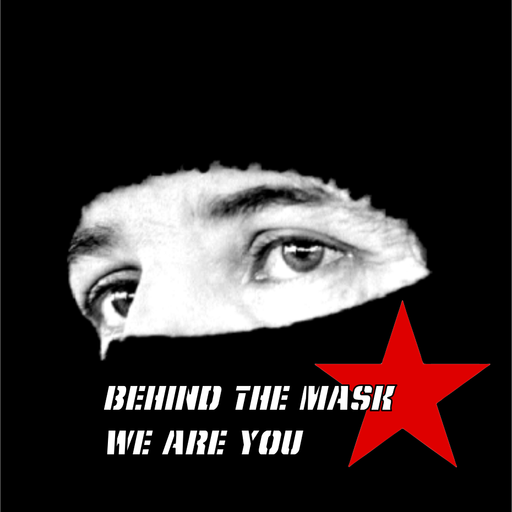 Behind the Mask We Are You - Saluting Zapatistas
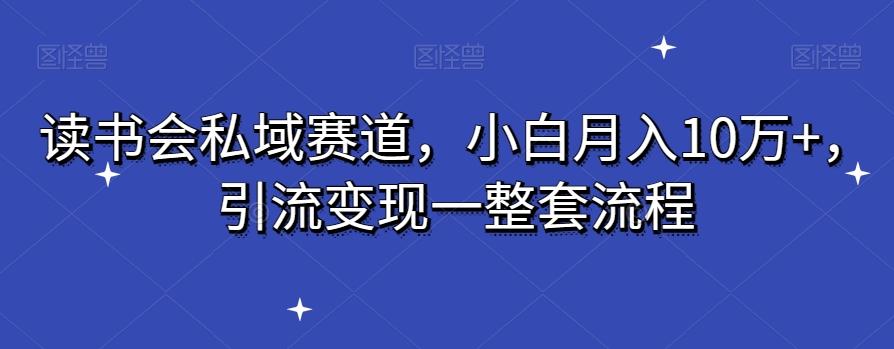 读书会私域赛道，小白月入10万+，引流变现一整套流程-威云科技 余香的脑洞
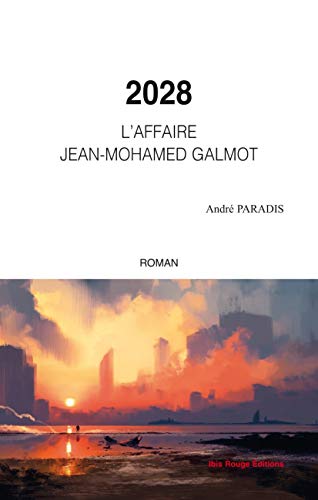 9782375205129: 2028 L'affaire Jean-Mohamed Galmot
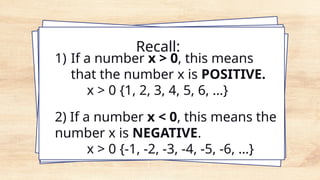 Recall:
1) If a number x > 0, this means
that the number x is POSITIVE.
x > 0 {1, 2, 3, 4, 5, 6, …}
2) If a number x < 0, this means the
number x is NEGATIVE.
x > 0 {-1, -2, -3, -4, -5, -6, …}
 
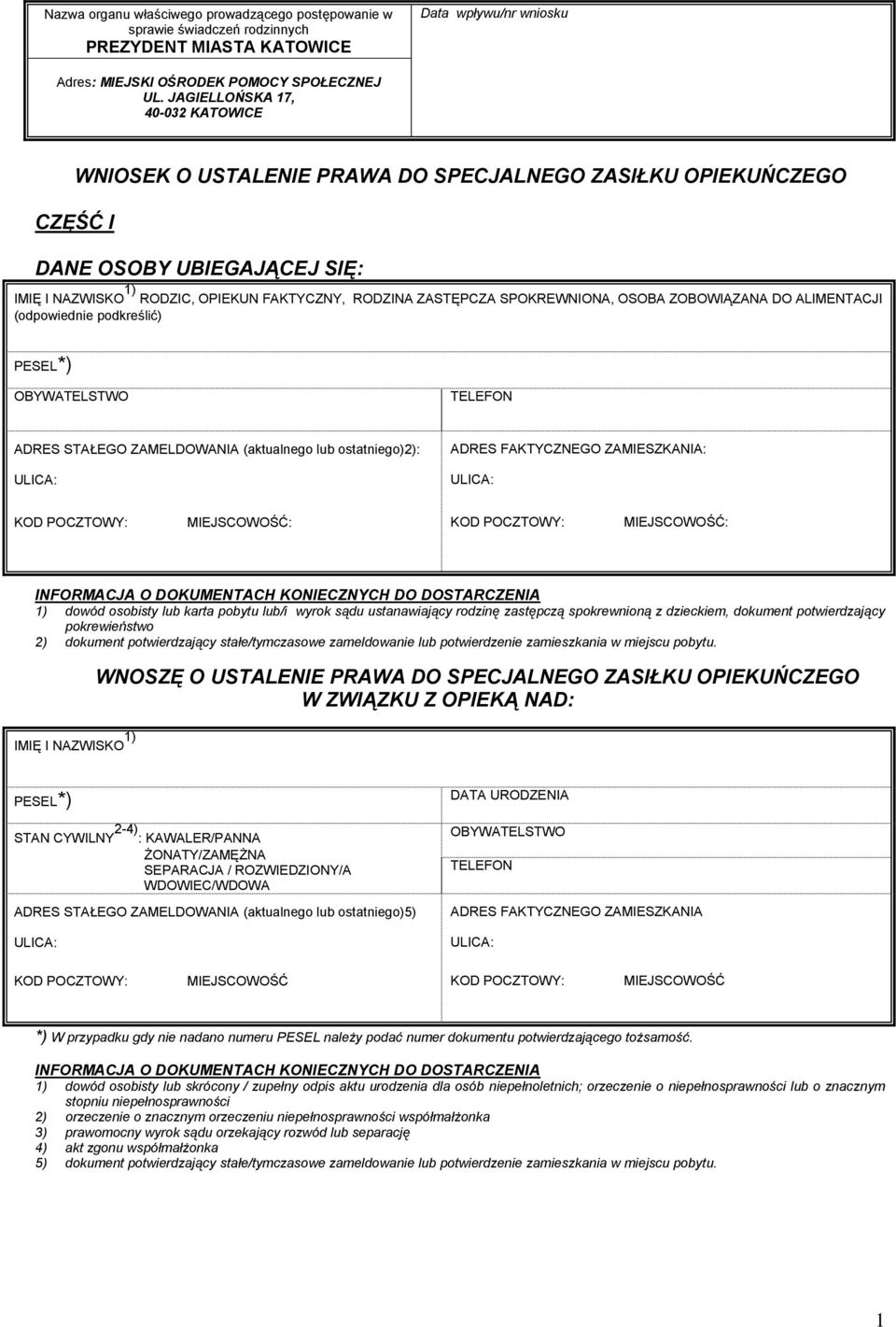 SPOKREWNIONA, OSOBA ZOBOWIĄZANA DO ALIMENTACJI (odpowiednie podkreślić) PESEL*) OBYWATELSTWO TELEFON ADRES STAŁEGO ZAMELDOWANIA (aktualnego lub ostatniego)): ULICA: ADRES FAKTYCZNEGO ZAMIESZKANIA:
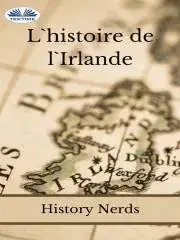 História - ostatné L'Histoire De L'Irlande - Nerds History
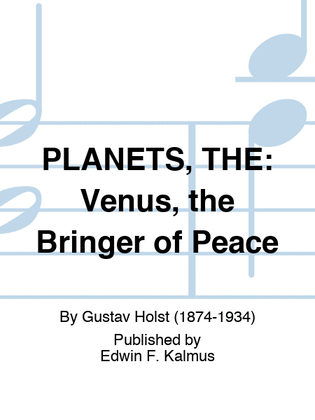 PLANETS, THE: Venus, the Bringer of Peace
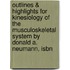Outlines & Highlights For Kinesiology Of The Musculoskeletal System By Donald A. Neumann, Isbn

Task description
All of the listing above has to be reproduced exactly, though without its images.

Exercise output
 Behind the Mask We Are You - Saluting Zapatistas
 读书会私域赛道，小白月入10万+，引流变现一整套流程-威云科技 余香的脑洞
 9782375205129: 2028 L'affaire Jean-Mohamed Galmot
 Recall:
1) If a number x > 0, this means
that the number x is POSITIVE.
x > 0 {1, 2, 3, 4, 5, 6, …}
2) If a number x < 0, this means the
number x is NEGATIVE.
x > 0 {-1, -2, -3, -4, -5, -6, …}
 
 SPOKREWNIONA, OSOBA ZOBOWIĄZANA DO ALIMENTACJI (odpowiednie podkreślić) PESEL*) OBYWATELSTWO TELEFON ADRES STAŁEGO ZAMELDOWANIA (aktualnego lub ostatniego)): ULICA: ADRES FAKTYCZNEGO ZAMIESZKANIA:
 História - ostatné L'Histoire De L'Irlande - Nerds History
 PLANETS, THE: Venus, the Bringer of Peace
Outlines & Highlights For Kinesiology Of The Musculoskeletal System By Donald A. Neumann, Isbn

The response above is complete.